Text passage:

◇ ◇ ◇ ◇

གཤམ་གྱི་བོད་ཡིག་ལ་གཟིགས། 见以下中文

Dear dharma friends,

When embarking on a pilgrimage to sacred sites, the most important thing is to first understand the reasons and significance behind visiting these holy places—their historical background, the benefits they offer, and how to maintain proper motivation throughout the journey.

Begin by taking refuge and generating bodhicitta, the wish to attain enlightenment for the benefit of all beings. Then, make efforts to accumulate merit and purify obscurations. Finally, conclude the pilgrimage with dedication and aspiration prayers; these steps are essential.

During the pilgrimage, make a personal commitment—such as, “From today onward, I will maintain a five-minute daily meditation practice without interruption.” Carrying this intention throughout your pilgrimage will make the entire journey extraordinarily meaningful and powerful.

◇ ◇ ◇ ◇

Material provided:
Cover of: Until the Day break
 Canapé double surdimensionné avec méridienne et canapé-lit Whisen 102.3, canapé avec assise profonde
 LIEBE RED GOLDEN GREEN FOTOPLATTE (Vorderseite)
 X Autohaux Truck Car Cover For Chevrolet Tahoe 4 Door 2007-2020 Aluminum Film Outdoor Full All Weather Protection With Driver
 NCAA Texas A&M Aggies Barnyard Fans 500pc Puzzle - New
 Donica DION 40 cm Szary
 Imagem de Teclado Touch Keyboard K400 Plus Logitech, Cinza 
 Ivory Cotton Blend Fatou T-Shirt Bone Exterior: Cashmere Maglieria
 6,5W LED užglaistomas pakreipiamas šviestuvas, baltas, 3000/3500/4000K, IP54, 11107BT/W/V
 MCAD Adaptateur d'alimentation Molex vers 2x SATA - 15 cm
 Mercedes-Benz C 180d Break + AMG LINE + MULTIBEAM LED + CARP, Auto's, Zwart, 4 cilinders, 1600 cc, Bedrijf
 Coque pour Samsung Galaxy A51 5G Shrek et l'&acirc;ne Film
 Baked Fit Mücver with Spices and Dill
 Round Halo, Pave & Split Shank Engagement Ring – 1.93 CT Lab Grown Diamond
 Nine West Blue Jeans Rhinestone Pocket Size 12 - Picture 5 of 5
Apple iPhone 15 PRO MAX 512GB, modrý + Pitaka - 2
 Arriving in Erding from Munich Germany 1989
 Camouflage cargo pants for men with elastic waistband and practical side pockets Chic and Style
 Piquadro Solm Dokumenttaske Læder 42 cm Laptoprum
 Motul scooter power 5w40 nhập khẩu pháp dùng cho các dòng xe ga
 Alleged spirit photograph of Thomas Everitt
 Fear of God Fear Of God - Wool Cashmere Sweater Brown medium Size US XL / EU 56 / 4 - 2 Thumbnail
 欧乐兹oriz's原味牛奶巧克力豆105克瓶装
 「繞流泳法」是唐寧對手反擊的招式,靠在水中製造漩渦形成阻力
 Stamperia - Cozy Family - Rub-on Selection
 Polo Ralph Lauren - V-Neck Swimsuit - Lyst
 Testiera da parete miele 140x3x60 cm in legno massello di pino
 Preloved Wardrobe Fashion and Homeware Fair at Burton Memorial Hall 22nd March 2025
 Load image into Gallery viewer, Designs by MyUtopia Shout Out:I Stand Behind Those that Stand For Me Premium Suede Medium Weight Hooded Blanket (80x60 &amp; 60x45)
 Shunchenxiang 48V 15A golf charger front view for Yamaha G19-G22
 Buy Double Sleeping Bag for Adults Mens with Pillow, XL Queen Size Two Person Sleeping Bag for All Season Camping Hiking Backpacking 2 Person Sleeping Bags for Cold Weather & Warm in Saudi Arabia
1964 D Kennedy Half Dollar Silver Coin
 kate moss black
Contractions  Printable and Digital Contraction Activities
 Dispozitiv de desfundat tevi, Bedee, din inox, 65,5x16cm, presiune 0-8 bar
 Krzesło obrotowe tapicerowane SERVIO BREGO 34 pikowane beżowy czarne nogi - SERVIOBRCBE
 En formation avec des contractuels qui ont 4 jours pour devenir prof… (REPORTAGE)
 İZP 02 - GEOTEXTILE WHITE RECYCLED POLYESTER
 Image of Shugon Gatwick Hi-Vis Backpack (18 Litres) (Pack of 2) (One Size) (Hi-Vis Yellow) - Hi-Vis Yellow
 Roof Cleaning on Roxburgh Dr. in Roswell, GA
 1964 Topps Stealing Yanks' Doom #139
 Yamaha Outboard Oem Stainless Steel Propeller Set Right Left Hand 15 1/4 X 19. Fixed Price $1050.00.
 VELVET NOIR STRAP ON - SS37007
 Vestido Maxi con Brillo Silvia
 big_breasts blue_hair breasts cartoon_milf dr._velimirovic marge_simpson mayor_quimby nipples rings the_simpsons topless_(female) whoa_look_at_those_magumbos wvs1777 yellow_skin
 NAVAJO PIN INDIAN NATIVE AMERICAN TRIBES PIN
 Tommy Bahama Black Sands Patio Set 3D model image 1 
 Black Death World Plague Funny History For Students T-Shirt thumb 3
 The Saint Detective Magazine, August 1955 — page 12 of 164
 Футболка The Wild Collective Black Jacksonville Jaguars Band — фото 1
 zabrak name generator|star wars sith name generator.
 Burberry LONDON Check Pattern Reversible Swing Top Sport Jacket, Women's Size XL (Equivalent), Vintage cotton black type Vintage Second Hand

◇ ◇ ◇ ◇

Task description: Extend the letter on pilgrimage to sacred sites, starting right after its last sentence.

The answer:
Sending heartfelt blessings,
Dilyak Drupon

P.S. This July, 2025, Karmapa Center 16 is organizing for the first time a month-long practice of walking around (“doing kora”) the Boudha Stupa in Kathmandu (Nepal). If you are in Kathmandu and would like to join in this practice, please visit us at Dilyak Monastery (near Boudha Stupa). 

༈ རྣམ་པ་ཚོ་གནས་སྐོར་ལ་ཕེབས་པའི་སྐབས་སུ།  གནས་སྐོར་དུ་འགྲོ་བའི་དགོས་པ་རྒྱུ་མཚན།  གནས་དེ་དག་གི་ཁུངས་ལུང་ལོ་རྒྱུས་དང་ཕན་ཡོན། འགྲོ་སྐབས་ཀུན་སློང་ཁྱེར་ཚུལ་མཁྱེན་དགོས་རྒྱུ་གལ་ཆེ། 

ཐོག་མར་སྐྱབས་འགྲོ་དང་གཞན་ཕན་བྱང་ཆུབ་སེམས་བསྐྱེད་ཀྱི་རྩིས་ཟིན་པ།  བར་དུ་ཚོགས་བསགས་སྒྲིབ་སྦྱང་ལ་འབད་པ།  མཇུག་ཏུ་བསྔོ་བ་སྨོན་ལམ་བཟང་པོའི་མཐར་རྒྱན་པར་བྱ་རྒྱུ་ནི་གལ་ཆེ་བ་ཡིན།

གནས་མཇལ་སྐབས་རང་ཉིད་ནས། དཔེར་ན་དེ་རིང་ནས་བཟུང་ངེས་ཉིན་རེར་སྐར་མ་ལྔ་རེ་མ་ཆགས་པར་སྒོམ་བརྒྱབ་གི་ཡིན་བསམ་པའི་དམ་ཅ་མཁས་ལེན་རེ་ཙམ་བྱེད་ཐུབ་པ་ཡིན་ན་དཔེ་མེད་ཡག་པོ་ཡོད་རེད། 

གུས་དིལ་ཡག་སྒྲུབ་དཔོན་ནས་ཕུལ།

當大家前往聖地朝聖時,最重要的是,應當先了解前往這些聖地的必要性和原因、聖地的歷史緣由與利益,以及在前往時,又該如何持守正確的動機。

首先,要以皈依和為了利他而發起菩提心作為開始;其次,盡力積聚資糧、淨除罪障;最後,則以迴向祈願作為圓滿的結尾,這些非常重要。

在朝聖期間,如果自己能夠立下一些誓願,例如,「從今天開始,我每天一定會不間斷的保持五分鐘禪修練習。」,以這樣決心和誓願朝聖,這是非常善妙殊勝的。